## Collected data
* * * *

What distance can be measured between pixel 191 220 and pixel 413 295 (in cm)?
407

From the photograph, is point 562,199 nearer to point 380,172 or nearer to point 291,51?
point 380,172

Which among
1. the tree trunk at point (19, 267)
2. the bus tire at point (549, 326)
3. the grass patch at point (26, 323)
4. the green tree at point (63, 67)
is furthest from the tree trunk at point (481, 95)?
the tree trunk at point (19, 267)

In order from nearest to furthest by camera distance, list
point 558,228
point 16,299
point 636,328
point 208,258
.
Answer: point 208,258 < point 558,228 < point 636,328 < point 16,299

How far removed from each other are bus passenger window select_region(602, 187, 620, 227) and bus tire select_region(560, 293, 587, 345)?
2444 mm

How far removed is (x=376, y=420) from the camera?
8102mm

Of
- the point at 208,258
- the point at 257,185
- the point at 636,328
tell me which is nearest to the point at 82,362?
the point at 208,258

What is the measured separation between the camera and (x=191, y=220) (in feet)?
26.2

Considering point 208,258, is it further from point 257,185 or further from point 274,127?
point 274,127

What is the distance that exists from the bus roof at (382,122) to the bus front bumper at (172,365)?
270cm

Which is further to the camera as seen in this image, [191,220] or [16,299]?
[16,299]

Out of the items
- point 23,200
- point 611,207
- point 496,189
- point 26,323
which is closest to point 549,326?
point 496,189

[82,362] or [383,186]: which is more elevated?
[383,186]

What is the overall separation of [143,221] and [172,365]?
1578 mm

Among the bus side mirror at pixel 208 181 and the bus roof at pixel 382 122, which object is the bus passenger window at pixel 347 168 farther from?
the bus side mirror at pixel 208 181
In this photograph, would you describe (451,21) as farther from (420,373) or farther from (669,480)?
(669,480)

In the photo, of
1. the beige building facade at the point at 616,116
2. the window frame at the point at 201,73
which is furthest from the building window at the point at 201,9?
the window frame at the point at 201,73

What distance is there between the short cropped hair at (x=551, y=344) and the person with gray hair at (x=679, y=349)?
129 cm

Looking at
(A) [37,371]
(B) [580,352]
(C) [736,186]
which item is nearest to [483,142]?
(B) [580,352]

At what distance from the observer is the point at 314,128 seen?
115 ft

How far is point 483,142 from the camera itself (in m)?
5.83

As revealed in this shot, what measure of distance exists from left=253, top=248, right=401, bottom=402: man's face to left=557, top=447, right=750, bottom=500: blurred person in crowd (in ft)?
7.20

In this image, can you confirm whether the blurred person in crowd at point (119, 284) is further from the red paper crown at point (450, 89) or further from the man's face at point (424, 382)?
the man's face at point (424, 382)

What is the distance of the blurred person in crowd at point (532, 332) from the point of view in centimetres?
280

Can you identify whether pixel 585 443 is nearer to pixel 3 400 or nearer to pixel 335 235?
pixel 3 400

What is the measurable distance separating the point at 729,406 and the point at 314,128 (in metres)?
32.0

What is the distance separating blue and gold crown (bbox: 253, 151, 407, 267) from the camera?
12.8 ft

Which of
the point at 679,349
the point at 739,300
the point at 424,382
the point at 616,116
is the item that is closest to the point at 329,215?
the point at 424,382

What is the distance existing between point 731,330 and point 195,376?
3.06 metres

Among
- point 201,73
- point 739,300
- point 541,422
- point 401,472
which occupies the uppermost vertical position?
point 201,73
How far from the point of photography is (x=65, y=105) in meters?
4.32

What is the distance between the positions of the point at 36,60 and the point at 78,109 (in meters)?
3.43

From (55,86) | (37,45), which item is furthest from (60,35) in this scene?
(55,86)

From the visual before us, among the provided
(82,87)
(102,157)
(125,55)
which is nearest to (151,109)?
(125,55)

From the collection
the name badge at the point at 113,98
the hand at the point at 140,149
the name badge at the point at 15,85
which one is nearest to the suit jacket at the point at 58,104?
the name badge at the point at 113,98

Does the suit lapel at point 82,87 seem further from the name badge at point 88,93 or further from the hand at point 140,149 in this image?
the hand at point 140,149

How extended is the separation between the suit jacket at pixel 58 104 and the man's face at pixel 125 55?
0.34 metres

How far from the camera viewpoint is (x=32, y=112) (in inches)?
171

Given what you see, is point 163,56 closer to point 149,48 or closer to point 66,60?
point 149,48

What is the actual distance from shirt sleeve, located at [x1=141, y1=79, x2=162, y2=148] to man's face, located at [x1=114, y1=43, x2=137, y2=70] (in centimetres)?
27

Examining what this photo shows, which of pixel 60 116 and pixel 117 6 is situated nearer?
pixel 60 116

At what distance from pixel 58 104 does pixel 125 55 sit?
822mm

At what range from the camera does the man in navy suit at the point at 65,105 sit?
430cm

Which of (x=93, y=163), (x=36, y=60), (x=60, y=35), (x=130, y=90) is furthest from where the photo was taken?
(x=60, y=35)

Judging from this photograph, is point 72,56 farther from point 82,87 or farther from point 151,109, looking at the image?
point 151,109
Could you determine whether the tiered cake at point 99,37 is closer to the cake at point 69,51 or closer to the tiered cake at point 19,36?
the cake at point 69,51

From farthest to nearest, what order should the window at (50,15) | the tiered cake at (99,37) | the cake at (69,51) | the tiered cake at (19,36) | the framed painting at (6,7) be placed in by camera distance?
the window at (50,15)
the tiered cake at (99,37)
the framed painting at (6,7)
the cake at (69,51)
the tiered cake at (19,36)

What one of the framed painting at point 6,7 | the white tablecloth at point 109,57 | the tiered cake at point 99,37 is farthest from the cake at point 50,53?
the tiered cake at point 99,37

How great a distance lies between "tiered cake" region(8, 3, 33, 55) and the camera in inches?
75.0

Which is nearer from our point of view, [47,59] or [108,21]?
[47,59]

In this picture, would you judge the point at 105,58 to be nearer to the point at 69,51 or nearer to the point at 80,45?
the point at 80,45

* * * *

Extract the full listing and reproduce each line exactly.

## EXERCISE RESULT
What distance can be measured between pixel 191 220 and pixel 413 295 (in cm)?
407

From the photograph, is point 562,199 nearer to point 380,172 or nearer to point 291,51?
point 380,172

Which among
1. the tree trunk at point (19, 267)
2. the bus tire at point (549, 326)
3. the grass patch at point (26, 323)
4. the green tree at point (63, 67)
is furthest from the tree trunk at point (481, 95)?
the tree trunk at point (19, 267)

In order from nearest to furthest by camera distance, list
point 558,228
point 16,299
point 636,328
point 208,258
.
Answer: point 208,258 < point 558,228 < point 636,328 < point 16,299

How far removed from each other are bus passenger window select_region(602, 187, 620, 227) and bus tire select_region(560, 293, 587, 345)?
2444 mm

How far removed is (x=376, y=420) from the camera?
8102mm

Of
- the point at 208,258
- the point at 257,185
- the point at 636,328
tell me which is nearest to the point at 82,362?
the point at 208,258

What is the measured separation between the camera and (x=191, y=220) (in feet)?
26.2

Considering point 208,258, is it further from point 257,185 or further from point 274,127?
point 274,127

What is the distance that exists from the bus roof at (382,122) to the bus front bumper at (172,365)?
270cm

Which is further to the camera as seen in this image, [191,220] or [16,299]?
[16,299]

Out of the items
- point 23,200
- point 611,207
- point 496,189
- point 26,323
which is closest to point 549,326?
point 496,189

[82,362] or [383,186]: which is more elevated?
[383,186]

What is the overall separation of [143,221] and [172,365]?
1578 mm

Among the bus side mirror at pixel 208 181 and the bus roof at pixel 382 122, which object is the bus passenger window at pixel 347 168 farther from?
the bus side mirror at pixel 208 181
In this photograph, would you describe (451,21) as farther from (420,373) or farther from (669,480)?
(669,480)

In the photo, of
1. the beige building facade at the point at 616,116
2. the window frame at the point at 201,73
which is furthest from the building window at the point at 201,9?
the window frame at the point at 201,73

What distance is there between the short cropped hair at (x=551, y=344) and the person with gray hair at (x=679, y=349)?
129 cm

Looking at
(A) [37,371]
(B) [580,352]
(C) [736,186]
which item is nearest to [483,142]?
(B) [580,352]

At what distance from the observer is the point at 314,128 seen?
115 ft

How far is point 483,142 from the camera itself (in m)?
5.83

As revealed in this shot, what measure of distance exists from left=253, top=248, right=401, bottom=402: man's face to left=557, top=447, right=750, bottom=500: blurred person in crowd (in ft)?
7.20

In this image, can you confirm whether the blurred person in crowd at point (119, 284) is further from the red paper crown at point (450, 89) or further from the man's face at point (424, 382)?
the man's face at point (424, 382)

What is the distance of the blurred person in crowd at point (532, 332) from the point of view in centimetres?
280

Can you identify whether pixel 585 443 is nearer to pixel 3 400 or nearer to pixel 335 235?
pixel 3 400

What is the measurable distance separating the point at 729,406 and the point at 314,128 (in metres)?
32.0

What is the distance separating blue and gold crown (bbox: 253, 151, 407, 267) from the camera?
12.8 ft

Which of
the point at 679,349
the point at 739,300
the point at 424,382
the point at 616,116
is the item that is closest to the point at 329,215?
the point at 424,382

What is the distance existing between point 731,330 and point 195,376?
3.06 metres

Among
- point 201,73
- point 739,300
- point 541,422
- point 401,472
which occupies the uppermost vertical position?
point 201,73
How far from the point of photography is (x=65, y=105) in meters?
4.32

What is the distance between the positions of the point at 36,60 and the point at 78,109 (in meters)?
3.43

From (55,86) | (37,45), which item is furthest from (60,35) in this scene?
(55,86)

From the visual before us, among the provided
(82,87)
(102,157)
(125,55)
which is nearest to (151,109)?
(125,55)

From the collection
the name badge at the point at 113,98
the hand at the point at 140,149
the name badge at the point at 15,85
which one is nearest to the suit jacket at the point at 58,104?
the name badge at the point at 113,98

Does the suit lapel at point 82,87 seem further from the name badge at point 88,93 or further from the hand at point 140,149 in this image?
the hand at point 140,149

How extended is the separation between the suit jacket at pixel 58 104 and the man's face at pixel 125 55?
0.34 metres

How far from the camera viewpoint is (x=32, y=112) (in inches)?
171

Given what you see, is point 163,56 closer to point 149,48 or closer to point 66,60?
point 149,48

What is the actual distance from shirt sleeve, located at [x1=141, y1=79, x2=162, y2=148] to man's face, located at [x1=114, y1=43, x2=137, y2=70] (in centimetres)?
27

Examining what this photo shows, which of pixel 60 116 and pixel 117 6 is situated nearer?
pixel 60 116

At what distance from pixel 58 104 does pixel 125 55 sit?
822mm

At what range from the camera does the man in navy suit at the point at 65,105 sit?
430cm

Which of (x=93, y=163), (x=36, y=60), (x=60, y=35), (x=130, y=90) is furthest from where the photo was taken?
(x=60, y=35)

Judging from this photograph, is point 72,56 farther from point 82,87 or farther from point 151,109, looking at the image?
point 151,109
Could you determine whether the tiered cake at point 99,37 is closer to the cake at point 69,51 or closer to the tiered cake at point 19,36?
the cake at point 69,51

From farthest to nearest, what order should the window at (50,15) | the tiered cake at (99,37) | the cake at (69,51) | the tiered cake at (19,36) | the framed painting at (6,7) be placed in by camera distance?
the window at (50,15)
the tiered cake at (99,37)
the framed painting at (6,7)
the cake at (69,51)
the tiered cake at (19,36)

What one of the framed painting at point 6,7 | the white tablecloth at point 109,57 | the tiered cake at point 99,37 is farthest from the cake at point 50,53?
the tiered cake at point 99,37

How great a distance lies between "tiered cake" region(8, 3, 33, 55) and the camera in inches?
75.0

Which is nearer from our point of view, [47,59] or [108,21]?
[47,59]

In this picture, would you judge the point at 105,58 to be nearer to the point at 69,51 or nearer to the point at 80,45?
the point at 80,45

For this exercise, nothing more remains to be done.